Google employees have probably grown tired of buggy Wi-Fi routers, so they decided to create one themselves. So, Google launched OnHub, a Wi-Fi router, in partnership with TP-Link, Joinfo.com reports, in reference to Mashable. New router is already available for preorder for $199.
Google thinks there are benefits to this design: In its announcement post, it explains many people keep unsightly routers hidden away under desks and behind TVs where they don’t work as well. If the router is more pleasing to the eye, Google says, people will be more likely to keep it out in the open. A win-win.
In terms of design, the OnHub doesn’t really look like any router before it. It eschews the usual antennas, wires and blinking lights for a large cylindrical shape with just one large light at the top.
Within the cylinder are 13 antennas, 12 for signal and one for checking the signal congestion in the area. Apartment dwellers fighting their neighbors for a decent connection should be excited about that congestion antenna.
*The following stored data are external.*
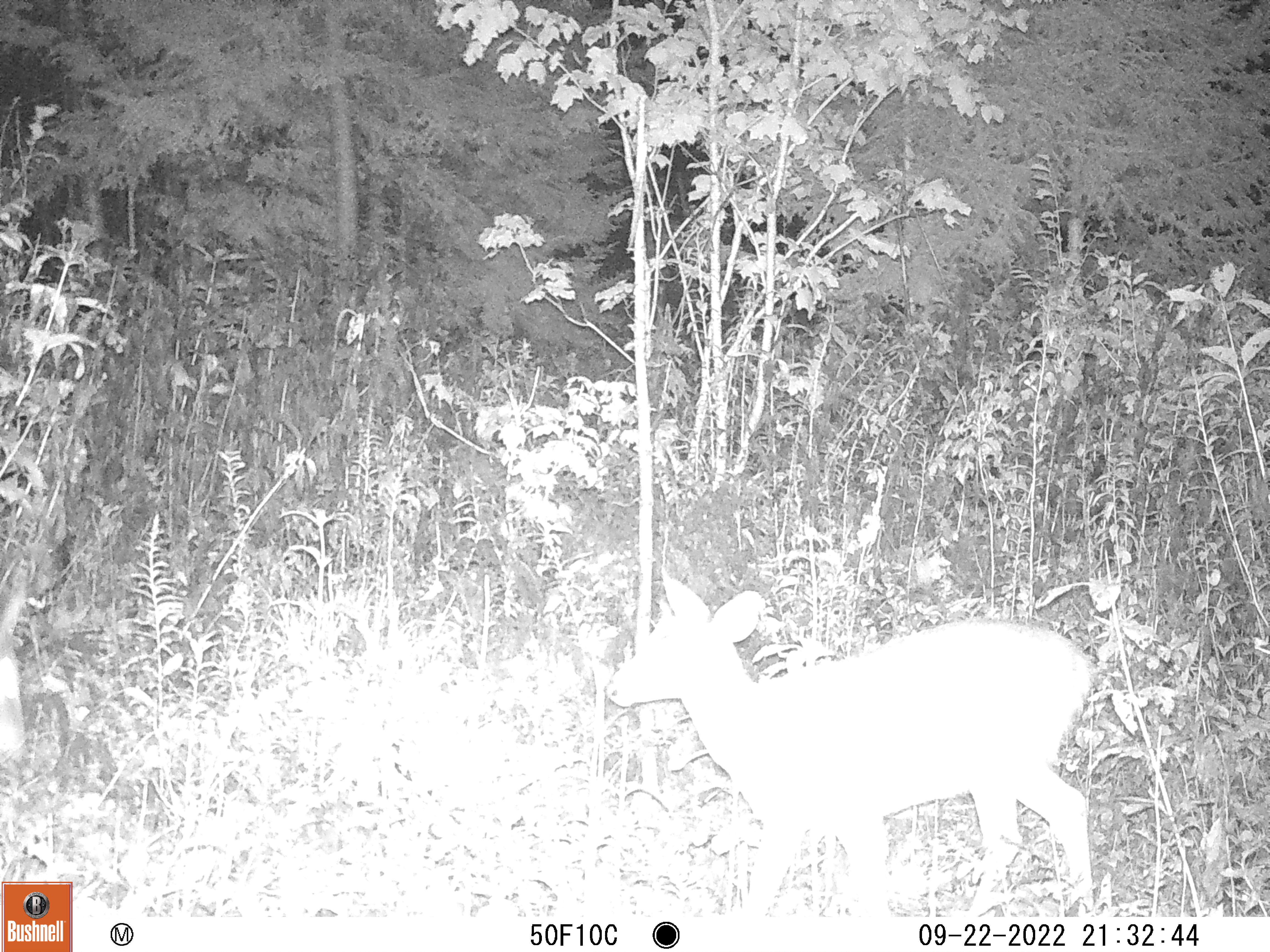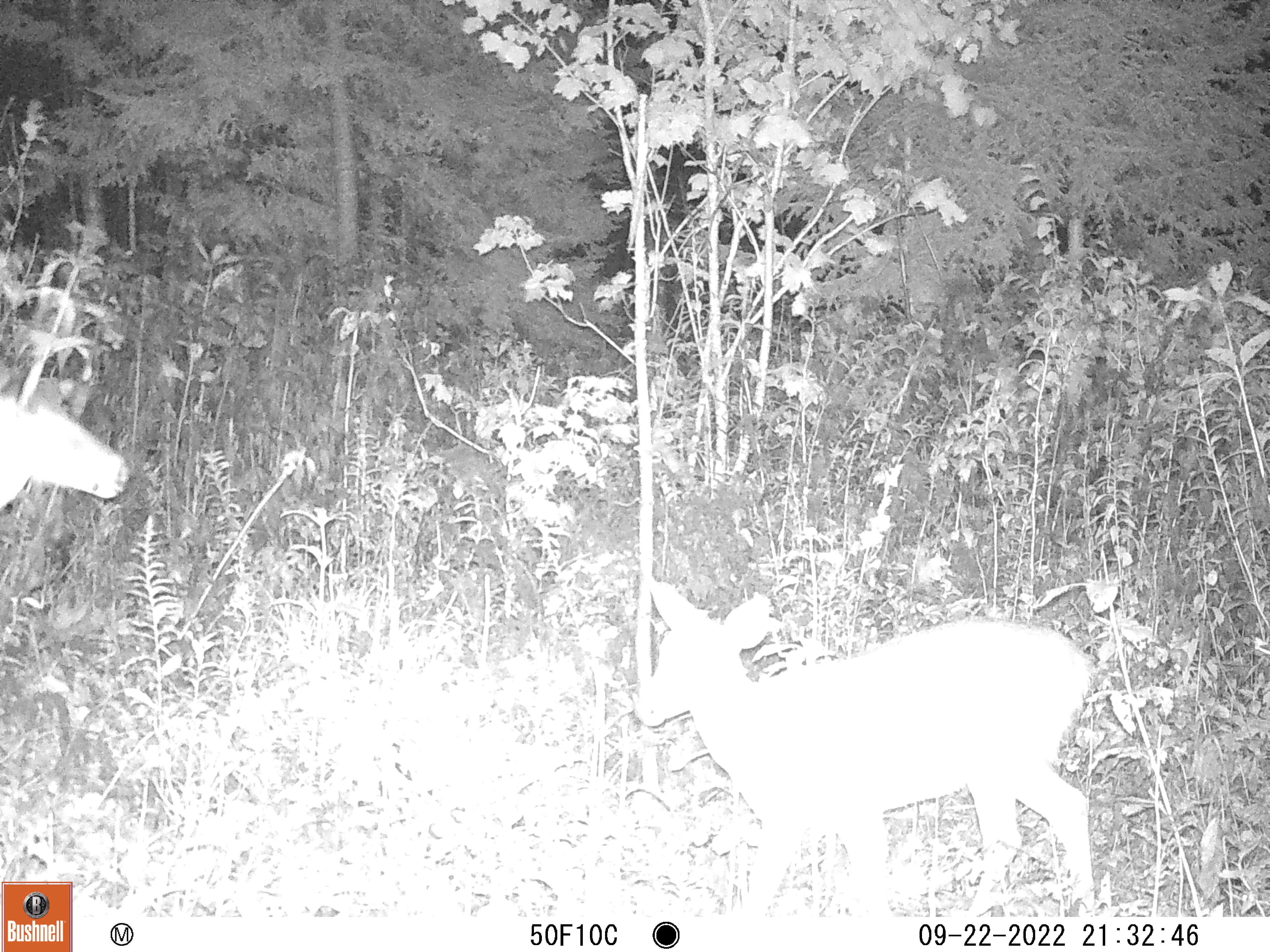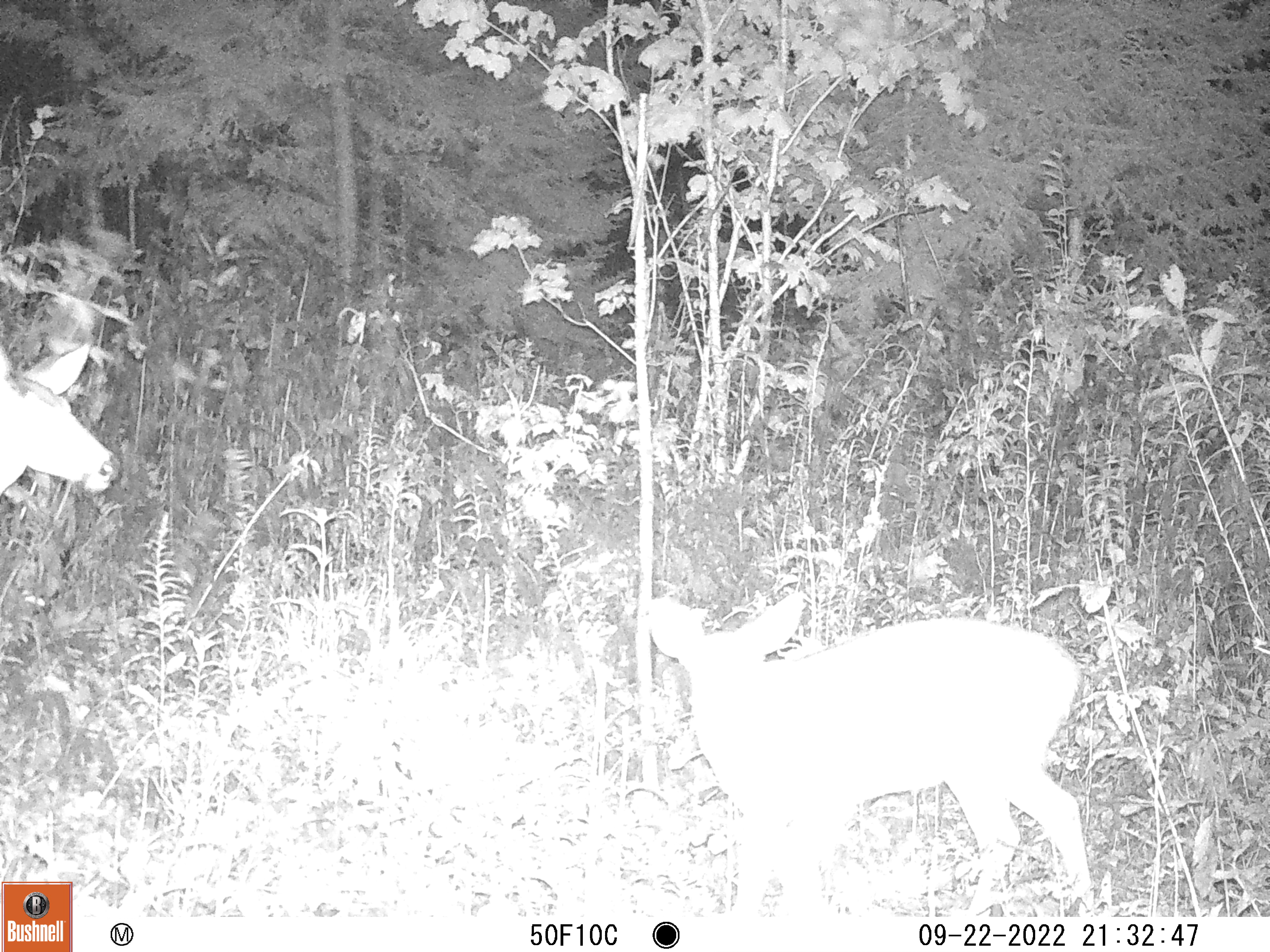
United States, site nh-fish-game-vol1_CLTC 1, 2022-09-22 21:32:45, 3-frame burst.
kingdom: Animalia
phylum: Chordata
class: Mammalia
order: Artiodactyla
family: Cervidae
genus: Odocoileus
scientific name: Odocoileus virginianus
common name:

Replacing your old router’s blinking lights is an Android/iOS app called Google On, which helps you set up and manage your Wi-Fi network. OnHub will find your phone using audio the first time you set it up. The app will save your password and let you send it as a text to guests, so you don’t have to frenetically search for a sticky note in your drawers.
You can even use it to “prioritize” devices, giving some more bandwidth than others. This reporter definitely won’t use that feature to throttle his roommates.
The router will automatically update its software and is designed specifically to work with Internet of Things devices. Google says this router is only the first OnHub device and is working on another with Asus, which is planned to debut later this year.
Earlier this year Google has announced that it will start providing it’s own mobile services.